Segment Start: Text passage

With all that in mind, it would be reasonable to expect these would be go-go days for ETFs such as the ProShares High Yield Interest Rate Hedged (BATS: HYHG) and the iShares Interest Rate Hedged High Yield Bond ETF (iShares U.S. ETF Trust (NYSE:HYGH)). Recent data indicate the contrary is true.
Interestingly, the recent strong market consensus towards a US rate rise has not proven to be the boon that ETF issuers had been hoping for as interest rate hedged funds have fallen out of favour with investors in recent months. Issuers have been actively listing interest rate hedged products in anticipation of a flood of investor demand, but the demand for the products has fluctuated in recent weeks.
To this end, the four US corporate bond interest rate hedged ETFs have seen their AUM fall by a quarter from their recent highs, according to a recent Markit note.
The Fund And The Index
HYHG follows the Citi High Yield (Treasury Rate-Hedged) Index, which tracks a basket of high-yield bonds with a built-in hedge against rising interest rates. The ETF, which has a tempting 30-day SEC yield of 7.5 percent, had almost $114 million in assets under management at the end of the fourth quarter, according to ProShares data.
HYHG's effective duration is -0.22 years. The iShares Interest Rate Hedged High Yield Bond ETF holds the iShares iBoxx $ High Yid Corp Bond (ETF) (NYSE:HYG), the largest corporate junk bond ETF, with a rate hedge overlay. The $50.3 million HYGH has an effective duration of just 0.13 years, according to iShares data.
These ETFs have seen their combined AUM fall by over a third from the summers highs. This trend is driven by the deteriorating credit situation among the asset class as its spread over treasuries has surged to recent highs in the wake of the commodities collapse, according to Markit.

Segment End: Text passage

**Activity a**
Answer these questions from the passage on interest rate hedged ETFs:
(i) Which index does HYHG follow?
(ii) What effective duration does HYGH have, according to iShares data?
(iii) By how much have the four US corporate bond interest rate hedged ETFs seen their AUM fall from their recent highs, according to the Markit note?

Segment Start: The data

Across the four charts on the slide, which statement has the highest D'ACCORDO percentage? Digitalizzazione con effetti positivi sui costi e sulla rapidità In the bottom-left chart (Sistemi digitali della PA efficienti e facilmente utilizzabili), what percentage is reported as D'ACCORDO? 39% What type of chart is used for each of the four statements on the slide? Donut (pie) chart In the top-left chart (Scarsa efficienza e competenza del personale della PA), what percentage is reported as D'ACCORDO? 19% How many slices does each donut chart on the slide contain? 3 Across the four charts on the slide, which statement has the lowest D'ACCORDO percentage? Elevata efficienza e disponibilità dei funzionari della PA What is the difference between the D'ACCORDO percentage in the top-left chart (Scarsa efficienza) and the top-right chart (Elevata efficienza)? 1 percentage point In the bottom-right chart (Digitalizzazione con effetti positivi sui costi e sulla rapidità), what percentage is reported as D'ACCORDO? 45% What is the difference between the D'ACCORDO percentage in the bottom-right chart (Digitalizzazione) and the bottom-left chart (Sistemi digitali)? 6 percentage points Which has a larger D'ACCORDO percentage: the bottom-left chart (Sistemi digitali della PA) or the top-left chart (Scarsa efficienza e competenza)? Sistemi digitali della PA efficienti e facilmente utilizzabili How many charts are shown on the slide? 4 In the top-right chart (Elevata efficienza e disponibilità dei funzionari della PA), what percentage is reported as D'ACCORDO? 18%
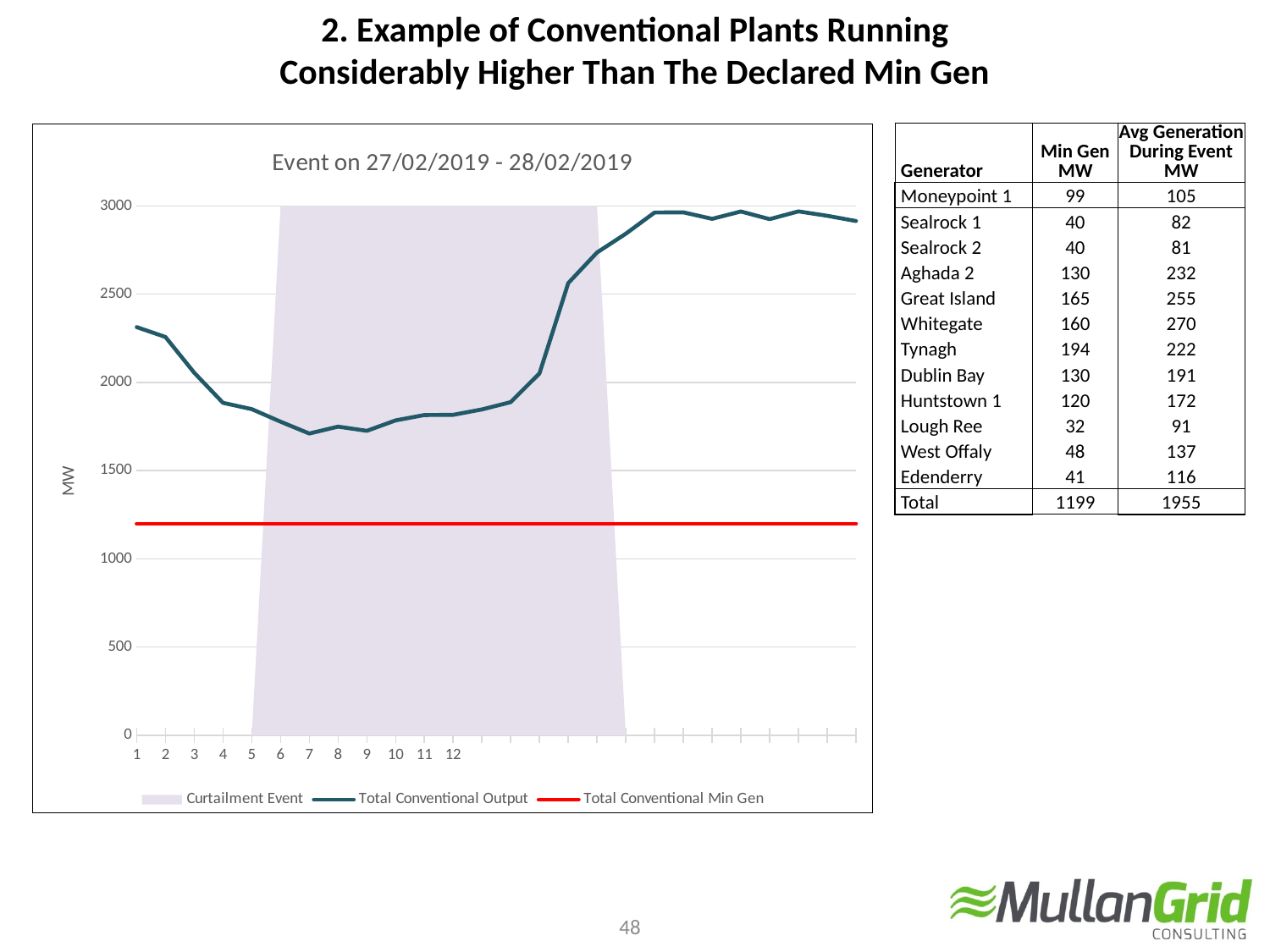
Which is larger, the Total Conventional Output at point 1 or at point 7? point 1 Is the Total Conventional Min Gen line greater or less than 1000? greater Is the Total Conventional Output value at point 7 greater or less than 2000? less What kind of chart is shown on the slide? combination area and line chart Is the Total Conventional Output value at point 1 greater or less than 2000? greater How many series does the chart legend list? 3 What is the title of the chart? Event on 27/02/2019 - 28/02/2019 Which is larger at point 9, the Total Conventional Output or the Total Conventional Min Gen? Total Conventional Output Does the Total Conventional Output rise or fall from point 1 to point 7? fall What label is shown on the chart's vertical axis? MW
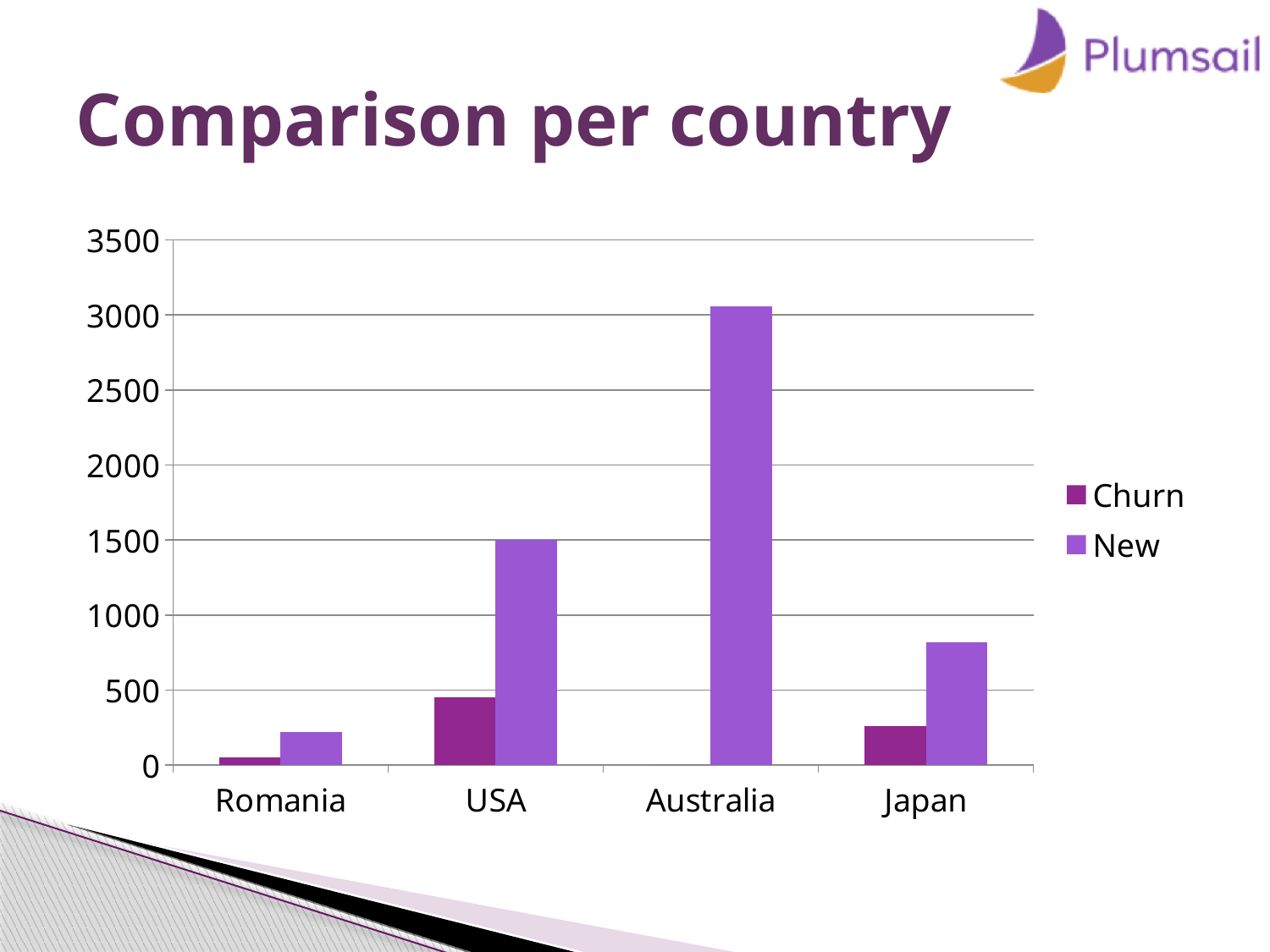
Which country has the lowest New value? Romania Which country has the highest New value? Australia Which is larger, the New value for USA or the New value for Japan? USA How many countries are shown on the x axis of the chart? 4 Is the Churn value for USA greater or less than 500? less What kind of chart is shown on the slide? bar chart Is the New value for Japan greater or less than 1000? less Which is larger, the Churn value for Japan or the Churn value for Romania? Japan What is the title of the slide containing the chart? Comparison per country Which country has the highest Churn value? USA Is the New value for Australia greater or less than 3000? greater How many series does the chart legend list? 2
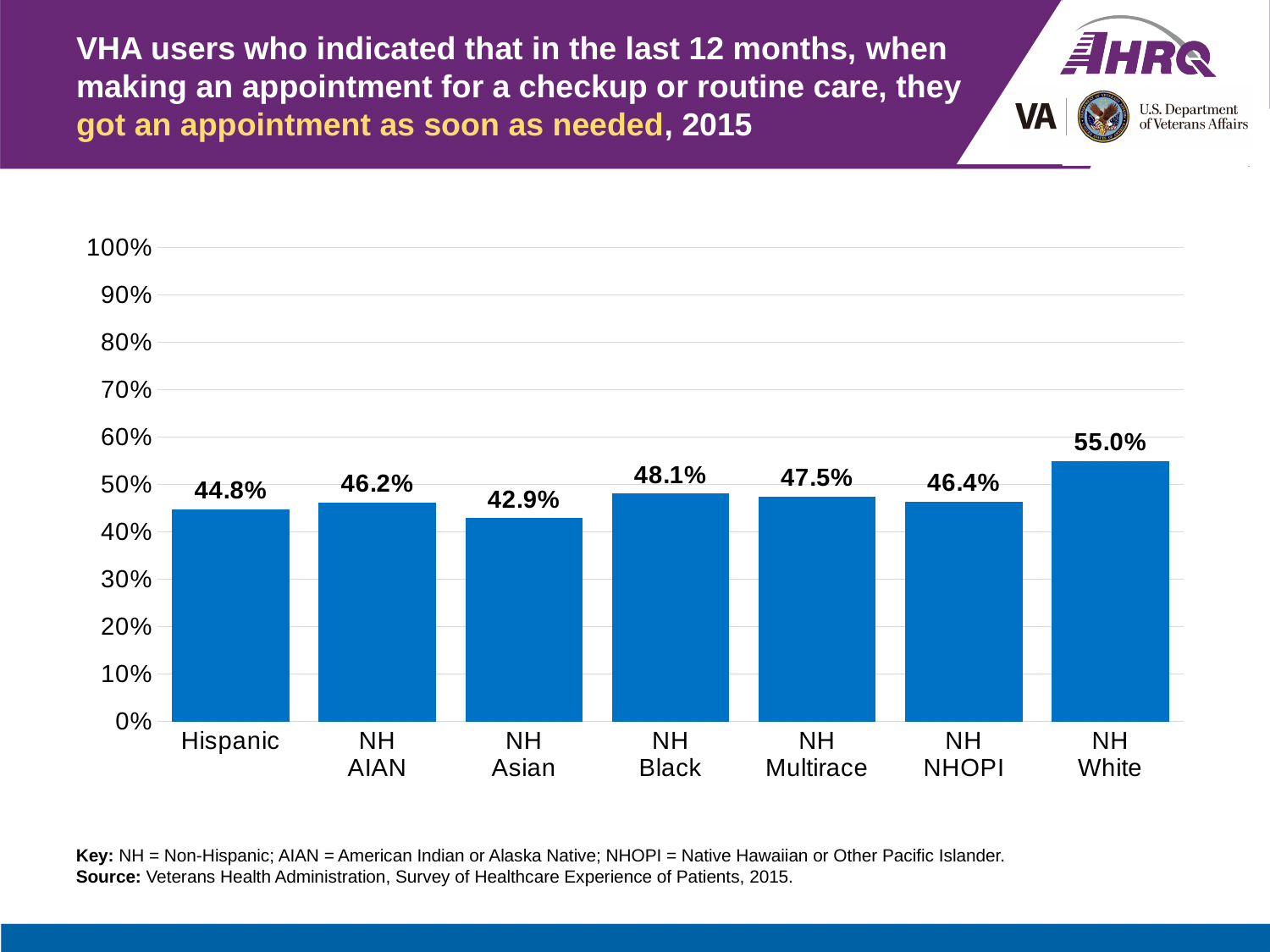
What kind of chart is shown on the slide? Bar chart Is the value for NH White greater or less than 50%? greater What is the value shown for NH NHOPI? 46.4% What is the value shown for NH Multirace? 47.5% Which group has the highest percentage? NH White What is the difference between the values for NH White and NH Asian? 12.1% What is the difference between the values for NH Black and Hispanic? 3.3% Which group has the lowest percentage? NH Asian Which is larger, the value for NH AIAN or the value for NH Asian? NH AIAN What percentage of Hispanic VHA users got an appointment as soon as needed? 44.8% What is the value shown for NH Black? 48.1% How many groups are shown on the x axis? 7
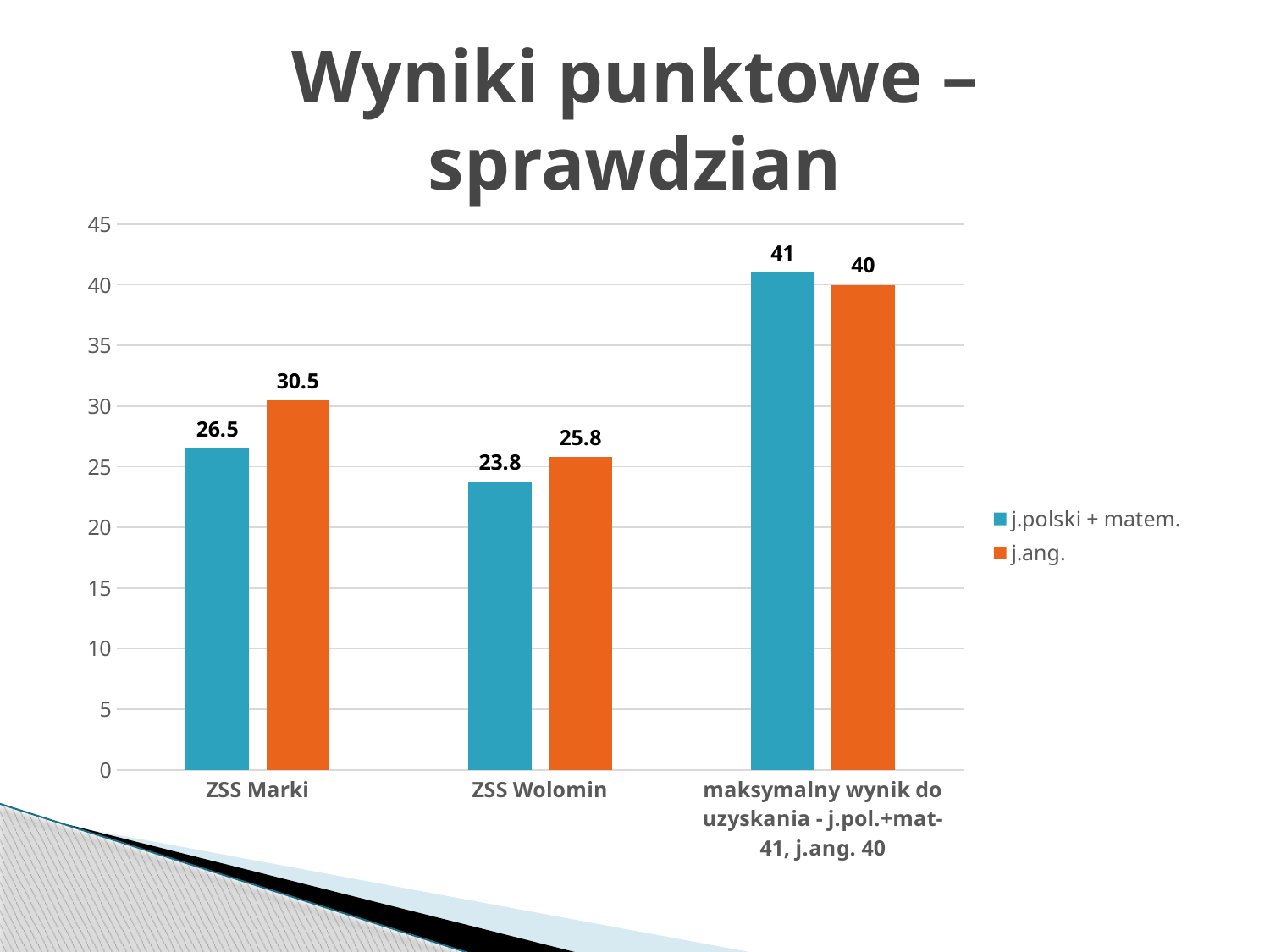
Which category has the lowest j.ang. value? ZSS Wolomin What is the value of j.ang. for ZSS Wolomin? 25.8 Which category has the highest j.polski + matem. value? maksymalny wynik do uzyskania - j.pol.+mat-41, j.ang. 40 How many series does the legend list? 2 What is the difference between the j.polski + matem. values for ZSS Marki and ZSS Wolomin? 2.7 What kind of chart is shown on the slide? bar chart Is the j.polski + matem. value for ZSS Wolomin greater or less than 25? less For ZSS Wolomin, which is larger: j.polski + matem. or j.ang.? j.ang. What is the difference between the j.ang. values for ZSS Marki and ZSS Wolomin? 4.7 What is the value of j.ang. for ZSS Marki? 30.5 What is the value of j.polski + matem. for ZSS Marki? 26.5 How many categories are shown on the x axis? 3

Segment End: The data

**Activity b**
In the records, copy out everything from the line containing "Which country has the lowest" down to the line containing "the x axis? 7", both included, leaving out any pictures.

**Task response a**
(i) The Citi High Yield (Treasury Rate-Hedged) Index.
(ii) 0.13 years.
(iii) By a quarter.

**Task response b**
Which country has the lowest New value? Romania Which country has the highest New value? Australia Which is larger, the New value for USA or the New value for Japan? USA How many countries are shown on the x axis of the chart? 4 Is the Churn value for USA greater or less than 500? less What kind of chart is shown on the slide? bar chart Is the New value for Japan greater or less than 1000? less Which is larger, the Churn value for Japan or the Churn value for Romania? Japan What is the title of the slide containing the chart? Comparison per country Which country has the highest Churn value? USA Is the New value for Australia greater or less than 3000? greater How many series does the chart legend list? 2
What kind of chart is shown on the slide? Bar chart Is the value for NH White greater or less than 50%? greater What is the value shown for NH NHOPI? 46.4% What is the value shown for NH Multirace? 47.5% Which group has the highest percentage? NH White What is the difference between the values for NH White and NH Asian? 12.1% What is the difference between the values for NH Black and Hispanic? 3.3% Which group has the lowest percentage? NH Asian Which is larger, the value for NH AIAN or the value for NH Asian? NH AIAN What percentage of Hispanic VHA users got an appointment as soon as needed? 44.8% What is the value shown for NH Black? 48.1% How many groups are shown on the x axis? 7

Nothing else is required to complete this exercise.